Berkshire Cuts U.S. Equity Roster to 26 Stocks and Holds Record Cash
The company's mid‑May 13F shows $8.1 billion of sales and concentrated new stakes that point to a more active, higher‑conviction allocation under CEO Greg Abel.
Overview
- The 13F, filed in mid‑May, showed Berkshire fully exited 16 positions that together amounted to about $8.1 billion and reduced its disclosed U.S. equity holdings to 26 stocks.
- Berkshire reported a near‑record cash balance of roughly $397 billion as of the March 31 snapshot, a war chest that limits small moves and favors large, concentrated investments.
- The filing showed a much larger Alphabet position and a new roughly 6% stake in Delta Air Lines while retaining a large Bank of America holding that represented about 8% of the reported stock portfolio.

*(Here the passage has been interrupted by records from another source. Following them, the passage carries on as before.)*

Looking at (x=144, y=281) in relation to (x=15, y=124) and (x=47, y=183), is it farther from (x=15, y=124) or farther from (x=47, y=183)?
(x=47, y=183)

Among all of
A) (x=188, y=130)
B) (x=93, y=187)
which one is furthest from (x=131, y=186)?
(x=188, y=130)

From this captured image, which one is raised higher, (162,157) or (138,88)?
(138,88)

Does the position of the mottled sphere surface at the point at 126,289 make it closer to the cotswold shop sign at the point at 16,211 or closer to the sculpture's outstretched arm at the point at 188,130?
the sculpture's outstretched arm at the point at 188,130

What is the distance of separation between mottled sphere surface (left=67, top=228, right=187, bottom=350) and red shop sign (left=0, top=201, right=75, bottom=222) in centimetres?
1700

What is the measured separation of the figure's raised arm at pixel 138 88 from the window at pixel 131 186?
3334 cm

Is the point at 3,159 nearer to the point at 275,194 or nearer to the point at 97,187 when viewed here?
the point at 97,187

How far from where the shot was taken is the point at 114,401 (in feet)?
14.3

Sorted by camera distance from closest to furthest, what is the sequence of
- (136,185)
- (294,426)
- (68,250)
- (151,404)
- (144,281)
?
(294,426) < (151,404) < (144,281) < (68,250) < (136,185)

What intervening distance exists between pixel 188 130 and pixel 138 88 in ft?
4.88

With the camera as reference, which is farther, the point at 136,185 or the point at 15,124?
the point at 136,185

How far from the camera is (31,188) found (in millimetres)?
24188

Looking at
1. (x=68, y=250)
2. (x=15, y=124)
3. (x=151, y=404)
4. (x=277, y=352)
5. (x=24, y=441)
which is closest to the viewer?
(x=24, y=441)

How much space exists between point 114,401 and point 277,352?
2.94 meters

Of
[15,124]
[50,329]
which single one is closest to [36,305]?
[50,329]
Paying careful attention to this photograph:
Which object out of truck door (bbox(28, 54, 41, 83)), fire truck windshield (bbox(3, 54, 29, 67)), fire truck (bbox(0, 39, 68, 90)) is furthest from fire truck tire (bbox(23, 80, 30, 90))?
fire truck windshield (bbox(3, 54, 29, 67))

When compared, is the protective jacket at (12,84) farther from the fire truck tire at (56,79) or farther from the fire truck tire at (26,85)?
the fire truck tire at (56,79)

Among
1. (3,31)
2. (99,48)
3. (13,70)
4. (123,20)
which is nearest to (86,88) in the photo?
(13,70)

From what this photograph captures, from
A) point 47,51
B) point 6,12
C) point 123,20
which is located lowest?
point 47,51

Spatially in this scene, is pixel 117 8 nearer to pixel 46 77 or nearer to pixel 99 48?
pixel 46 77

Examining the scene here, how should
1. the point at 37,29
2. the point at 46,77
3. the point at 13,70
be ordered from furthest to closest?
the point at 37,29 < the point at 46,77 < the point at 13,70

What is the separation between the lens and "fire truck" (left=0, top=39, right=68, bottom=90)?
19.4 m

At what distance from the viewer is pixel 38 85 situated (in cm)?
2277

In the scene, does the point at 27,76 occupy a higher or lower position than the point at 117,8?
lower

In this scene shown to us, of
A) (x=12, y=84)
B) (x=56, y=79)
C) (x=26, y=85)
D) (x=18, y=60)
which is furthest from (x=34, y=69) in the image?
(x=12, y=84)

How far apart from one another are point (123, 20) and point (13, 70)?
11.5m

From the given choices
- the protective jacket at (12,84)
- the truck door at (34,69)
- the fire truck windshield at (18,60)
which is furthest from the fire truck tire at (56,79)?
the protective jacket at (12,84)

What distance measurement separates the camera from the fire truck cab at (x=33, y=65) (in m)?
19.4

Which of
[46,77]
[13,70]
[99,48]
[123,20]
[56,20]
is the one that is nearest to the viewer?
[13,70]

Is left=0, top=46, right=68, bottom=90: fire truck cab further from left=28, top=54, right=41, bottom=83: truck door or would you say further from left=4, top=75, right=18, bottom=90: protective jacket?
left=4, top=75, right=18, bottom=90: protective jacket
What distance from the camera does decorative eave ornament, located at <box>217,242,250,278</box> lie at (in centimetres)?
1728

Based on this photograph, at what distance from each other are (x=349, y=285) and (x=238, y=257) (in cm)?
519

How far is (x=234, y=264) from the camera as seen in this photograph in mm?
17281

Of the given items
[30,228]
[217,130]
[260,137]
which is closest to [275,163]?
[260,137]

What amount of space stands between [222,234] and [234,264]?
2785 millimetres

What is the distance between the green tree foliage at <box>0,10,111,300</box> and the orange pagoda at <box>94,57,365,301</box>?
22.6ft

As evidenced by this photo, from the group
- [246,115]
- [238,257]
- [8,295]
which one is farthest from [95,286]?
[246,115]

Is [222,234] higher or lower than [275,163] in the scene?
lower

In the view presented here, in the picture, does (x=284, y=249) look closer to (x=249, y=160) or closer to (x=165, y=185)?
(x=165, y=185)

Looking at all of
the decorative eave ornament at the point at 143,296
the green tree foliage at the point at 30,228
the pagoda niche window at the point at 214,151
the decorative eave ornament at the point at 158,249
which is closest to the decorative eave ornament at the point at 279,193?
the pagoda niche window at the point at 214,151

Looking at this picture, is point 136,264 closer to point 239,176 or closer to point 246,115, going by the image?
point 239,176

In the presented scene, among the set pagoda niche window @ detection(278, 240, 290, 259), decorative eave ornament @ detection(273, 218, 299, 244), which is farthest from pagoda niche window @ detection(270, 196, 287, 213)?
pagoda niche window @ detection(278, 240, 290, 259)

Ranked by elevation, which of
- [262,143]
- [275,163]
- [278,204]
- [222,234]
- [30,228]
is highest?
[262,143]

- Many of the sold stakes, including Visa, Mastercard, Amazon, UnitedHealth, Domino’s and Pool Corp., have been linked by reporters to the unwinding of positions tied to former portfolio manager Todd Combs after his move to JPMorgan.
- Analysts say the trades point to a stylistic shift toward fewer, higher‑conviction public bets under Abel but caution the 13F covers only U.S. equity holdings as of March 31 and does not show foreign shares, private investments or intra‑quarter moves, so investors should watch separate foreign filings and future disclosures for the full picture.